Description

Given an unsorted array of integers, find the number of longest increasing subsequence.

Example 1:

Input: [1,3,5,4,7]
Output: 2
Explanation: The two longest increasing subsequence are [1, 3, 4, 7] and [1, 3, 5, 7].

Example 2:

Input: [2,2,2,2,2]
Output: 5
Explanation: The length of longest continuous increasing subsequence is 1, and there are 5 subsequences' length is 1, so output 5.

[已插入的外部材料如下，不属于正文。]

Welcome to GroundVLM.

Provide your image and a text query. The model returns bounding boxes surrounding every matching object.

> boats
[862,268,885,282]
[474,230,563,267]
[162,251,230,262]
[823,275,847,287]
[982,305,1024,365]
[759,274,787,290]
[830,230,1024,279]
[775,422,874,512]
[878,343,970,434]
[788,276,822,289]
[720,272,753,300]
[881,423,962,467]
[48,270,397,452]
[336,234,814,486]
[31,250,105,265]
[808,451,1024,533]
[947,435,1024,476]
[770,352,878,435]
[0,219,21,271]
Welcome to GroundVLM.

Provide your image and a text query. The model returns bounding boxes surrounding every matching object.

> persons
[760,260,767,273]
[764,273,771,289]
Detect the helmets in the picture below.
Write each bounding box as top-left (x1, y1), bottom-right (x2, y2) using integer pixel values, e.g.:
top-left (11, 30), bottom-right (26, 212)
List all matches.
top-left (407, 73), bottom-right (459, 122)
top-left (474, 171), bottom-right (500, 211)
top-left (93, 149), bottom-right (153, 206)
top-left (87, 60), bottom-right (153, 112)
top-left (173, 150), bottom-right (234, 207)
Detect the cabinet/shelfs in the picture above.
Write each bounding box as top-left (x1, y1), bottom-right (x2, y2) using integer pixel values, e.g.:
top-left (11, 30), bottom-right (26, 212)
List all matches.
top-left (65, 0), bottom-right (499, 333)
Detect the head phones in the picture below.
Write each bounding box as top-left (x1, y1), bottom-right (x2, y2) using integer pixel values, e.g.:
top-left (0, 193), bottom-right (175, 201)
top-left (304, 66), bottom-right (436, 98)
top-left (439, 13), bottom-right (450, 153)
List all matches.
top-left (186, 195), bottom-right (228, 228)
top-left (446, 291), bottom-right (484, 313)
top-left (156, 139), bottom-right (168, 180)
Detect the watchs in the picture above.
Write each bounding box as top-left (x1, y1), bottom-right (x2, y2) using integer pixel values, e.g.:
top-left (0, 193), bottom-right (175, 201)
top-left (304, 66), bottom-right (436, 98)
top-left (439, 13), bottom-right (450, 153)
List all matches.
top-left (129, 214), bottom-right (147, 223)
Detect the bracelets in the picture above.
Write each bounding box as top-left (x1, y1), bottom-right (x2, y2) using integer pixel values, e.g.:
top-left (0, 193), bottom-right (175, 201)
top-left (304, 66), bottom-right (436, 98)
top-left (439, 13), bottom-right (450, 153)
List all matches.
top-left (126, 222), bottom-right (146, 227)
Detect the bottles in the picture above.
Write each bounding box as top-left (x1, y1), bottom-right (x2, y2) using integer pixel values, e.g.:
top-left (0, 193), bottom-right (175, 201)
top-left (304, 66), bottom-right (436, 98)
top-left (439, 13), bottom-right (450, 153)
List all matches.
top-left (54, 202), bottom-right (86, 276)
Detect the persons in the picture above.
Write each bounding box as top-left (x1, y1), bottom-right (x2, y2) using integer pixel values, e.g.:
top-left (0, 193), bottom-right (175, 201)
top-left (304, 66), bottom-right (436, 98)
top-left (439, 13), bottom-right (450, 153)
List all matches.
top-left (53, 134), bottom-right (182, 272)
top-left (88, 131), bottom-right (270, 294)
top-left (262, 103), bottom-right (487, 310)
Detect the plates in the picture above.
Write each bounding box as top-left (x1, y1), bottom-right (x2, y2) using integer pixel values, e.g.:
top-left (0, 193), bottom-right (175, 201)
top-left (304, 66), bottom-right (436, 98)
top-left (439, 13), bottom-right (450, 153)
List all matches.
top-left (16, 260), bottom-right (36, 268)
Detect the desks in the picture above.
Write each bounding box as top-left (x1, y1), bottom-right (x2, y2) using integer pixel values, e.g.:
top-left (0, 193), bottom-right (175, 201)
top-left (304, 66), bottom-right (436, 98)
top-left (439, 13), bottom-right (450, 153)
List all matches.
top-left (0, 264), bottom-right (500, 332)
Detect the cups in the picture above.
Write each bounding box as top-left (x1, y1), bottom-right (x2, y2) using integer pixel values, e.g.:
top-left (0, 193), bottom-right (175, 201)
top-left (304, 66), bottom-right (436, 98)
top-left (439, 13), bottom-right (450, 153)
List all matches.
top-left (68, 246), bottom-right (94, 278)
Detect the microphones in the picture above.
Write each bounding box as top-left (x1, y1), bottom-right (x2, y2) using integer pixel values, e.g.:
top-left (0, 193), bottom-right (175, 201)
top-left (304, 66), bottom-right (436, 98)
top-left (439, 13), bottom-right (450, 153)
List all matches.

Note: Length of the given array will be not exceed 2000 and the answer is guaranteed to be fit in 32-bit signed int.

Explain

最近都会做动态规划的题，毕竟动态规划的核心思想是
状态 和 状态方程。当前的状态依赖上一个状态，我们要解这类题就得找出状态转移方程，放在高中就是递推公式。而这道题，和LIS挺类似的。这道题不是求最长递增子串的长度了，是求它的数量了。而我们求出当前的最长长度时，那它的数量就是 maxLen - 1 的数量和，状态转移方程就出来了：dpp[i] = max(dpp[i], dpp[j]+...+dpp[k])(j...k 为dp值为dp[i] - 1的下标)。那么我们就可以用一个dpp数组来记录对应的数量，最后算出最长长度时，遍历一遍数组将dp[i]为最大值的对应的dpp[i]相加就得出结果了。还是看代码吧

Code

class Solution {
public:
    int findNumberOfLIS(vector<int>& nums) {
        if (nums.empty()) return 0;
        int res = 0;
        int maxx = INT_MIN;
        vector<int> dp(nums.size(), 1);
        vector<int> dpp(nums.size(), 1);
        for (int i = 0; i < nums.size(); i++) {
            int count = 0;
            for (int j = 0; j < i; j++) {
                if (nums[i] > nums[j]) {
                    dp[i] = max(dp[j] + 1, dp[i]);
                }
            }
            
            for (int j = 0; j < i; j++) {
                if (dp[i] == 1) count = 1;
                else if (dp[j] == dp[i] - 1 && nums[j] < nums[i]) {
                    count += dpp[j];
                }
            }
            
            dpp[i] = max(dpp[i], count);
            
            maxx = max(maxx, dp[i]);
        }
        for (int i = 0; i < nums.size(); i++) {
            if (maxx == dp[i]) res += dpp[i];
        }
        return res;
    }
};